From the foregoing, it can be concluded that governing bodies of organizations are responsible and accountable for effective visionary leadership as they are the highest decision-making body, though the in the application of principles in different sectors does not make them new principles likewise the governance outcomes can be generalized.In directing strategy, the governing body plays an important role in setting the vision, purpose and ultimately the direction of the organization.A visionary and effective governing body must if possible incorporate all sixteen plus one governance principles for good outcomes as it fulfills its primary responsibility of, development, implementation, and monitoring of policy for effective organizational leadership.This monitoring and implementation should be ongoing and relevant.
An organization with a long-term corporate plan needs to include sound stakeholder management policies in their decision-making mechanisms. Some even go to the extent of employing a corporate stakeholder relationship officer who acts as the link between the organization and the organization. Closer this tenet is the issue of technology governance and security, which not just a platform on which it does business but is also a forum for its visibility. With concepts such as e-marketing, e-commerce technology policy must be governed properly as it can also be a drawback as business operations are disrupted on these same by cybercriminals hacking into these ICT systems or accessing sensitive business information. This is a real corporate headache where benefits and the disadvantages need to be holistically weighed as risk and opportunity inter-relate. Visionary leaders need to formulate policies that lead to positive outcomes in this critical aspect where technology is continuously changing and developing.

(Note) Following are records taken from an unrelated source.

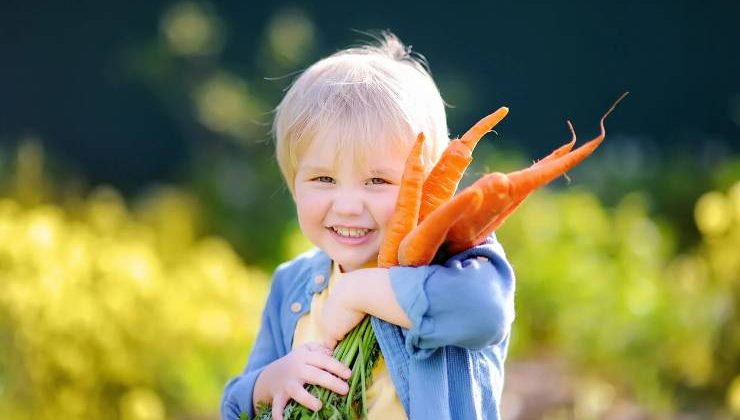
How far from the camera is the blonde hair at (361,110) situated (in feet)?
7.21

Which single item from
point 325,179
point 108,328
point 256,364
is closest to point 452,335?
point 325,179

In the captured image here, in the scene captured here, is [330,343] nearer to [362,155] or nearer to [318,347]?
[318,347]

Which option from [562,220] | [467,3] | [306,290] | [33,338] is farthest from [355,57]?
[467,3]

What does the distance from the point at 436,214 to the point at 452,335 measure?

Corporate thinking is where organizations have to develop a conscious effort to know how their products or services impact on critical aspects of society and environment.Policies must acknowledge the relation it has on the triple context. Therefore it is of utmost importance for governing bodies to critically question their policy input versus desired business outcomes, interrogating their decisions if they positively impact on governance outcomes and deliverables. Outcomes which are contrary to societal expectations damage the reputation of the organizational trust and relevance. Outcomes which are inconsistent with good corporate citizenship impact on reputation, value and to some extent the legitimacy and relevance of the organization. So it is imperative for governing bodies to incorporate applicable laws, industry regulations, standards, and codes of which King IV corporate governance principles is one to culminate in international best practice for visionary, ethical, sustainable and effectual leadership.